- _Consegna_: Cita parola per parola il passo dell'articolo sul processo "Gotha" che comincia con "L’ex poliziotto, assessore, massone" e termina con "oggi in aula.".

- _Estratto fornito_:
- - - -
REGGIO CALABRIA «L’attentato del 2004 sembrava qualcosa fatto di proposito, architettato con l’aiuto di qualcuno dei servizi segreti, con la complicità di persone del Comune, vicine a Peppe Scopelliti». Le parole sono quelle di Seby Vecchio, che torna nell’aula di udienza del processo “Gotha” per essere sottoposto al controesame delle difese.
L’ex poliziotto, assessore, massone e ‘ndranghetista, come si era definito durante il primo esame dibattimentale dello scorso 17 marzo, torna su alcune delle vicende narrate nelle risposte al sostituto procuratore Stefano Musolino e al procuratore aggiunto Giuseppe Lombardo, presente anche oggi in aula.
Gli avvocati difensori cercano crepe nella sua ricostruzione dalla quale emergono nuove versioni su vicende note e meno note della storia cittadina (e non solo).
Su tutte, quella del tritolo piazzato a Palazzo San Giorgio nel 2004. Nel racconto di Vecchio, dietro a quell’episodio ci sarebbe stato «l’interesse di Nicolò Pollari», ex direttore del Sismi.
L’attentato, aggiunge il pentito rispondendo al riesame del pubblico ministero, era stato orchestrata per «accrescere la popolarità di Scopelliti» all’epoca dei fatti primo cittadino di Reggio Calabria. «Dopo la vicenda dell’ordigno – dice – Scopelliti ottenne la scorta ed ebbe maggiore lustro».
Particolari che Vecchio racconta di aver appreso personalmente parlandone con «”assessori” e persone della ‘ndrangheta», rivendicando i suoi contatti coi servizi segreti. Tra i primi cita «Amedeo Canale, Michele Raso e Imbalzano».
Di fatti Vecchio dice di aver appreso le notizie per tramite, posto che nel 2004 non era ancora un “interno” della politica. «Dell’esplosivo si parlava. Eravamo tutti della stessa idea, anche Sarra».
Tutto ebbe origine da una segnalazione fatta proprio dal numero due del Sismi, Marco Macini alle autorità locali, che intervennero nella sede del Comune accertando la presenza dell’esplosivo, che però, nel racconto di Vecchio «era una bufala. È stato preparato». Sempre Mancini firmò le tre informative inerenti il presunto atto intimidatorio che portarono a identificare Scopelliti come il presunto bersaglio e la ‘ndrangheta come mandante.
- - - -
- _Dati inseriti_:
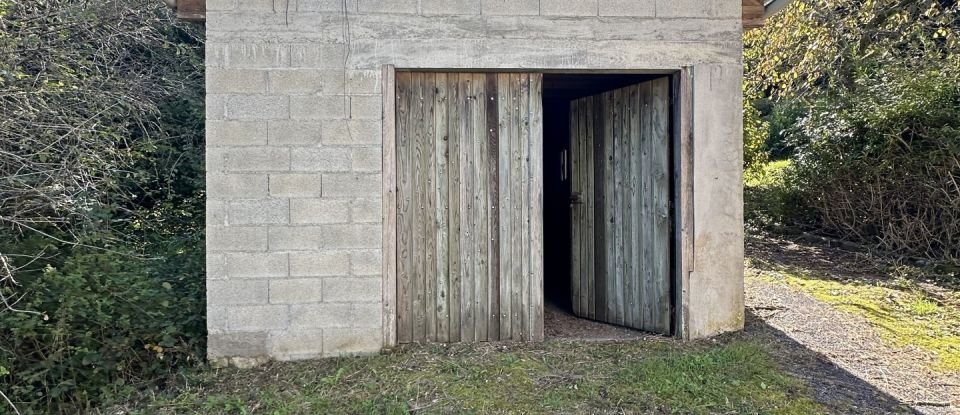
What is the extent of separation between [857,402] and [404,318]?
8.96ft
- - - -
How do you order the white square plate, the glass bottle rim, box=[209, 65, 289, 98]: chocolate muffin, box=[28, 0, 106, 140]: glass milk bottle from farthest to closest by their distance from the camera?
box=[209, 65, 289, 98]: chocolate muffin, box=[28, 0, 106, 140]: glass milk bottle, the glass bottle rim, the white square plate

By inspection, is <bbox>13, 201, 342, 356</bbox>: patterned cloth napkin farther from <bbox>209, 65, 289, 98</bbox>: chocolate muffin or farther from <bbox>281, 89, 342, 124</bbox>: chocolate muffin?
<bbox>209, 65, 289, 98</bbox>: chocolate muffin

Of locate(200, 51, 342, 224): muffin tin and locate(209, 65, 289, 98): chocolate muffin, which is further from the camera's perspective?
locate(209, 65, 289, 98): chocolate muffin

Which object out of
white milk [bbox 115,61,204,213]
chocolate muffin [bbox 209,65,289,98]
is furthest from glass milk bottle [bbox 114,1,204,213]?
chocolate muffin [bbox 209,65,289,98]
- - - -
- _Soluzione_:
L’ex poliziotto, assessore, massone e ‘ndranghetista, come si era definito durante il primo esame dibattimentale dello scorso 17 marzo, torna su alcune delle vicende narrate nelle risposte al sostituto procuratore Stefano Musolino e al procuratore aggiunto Giuseppe Lombardo, presente anche oggi in aula.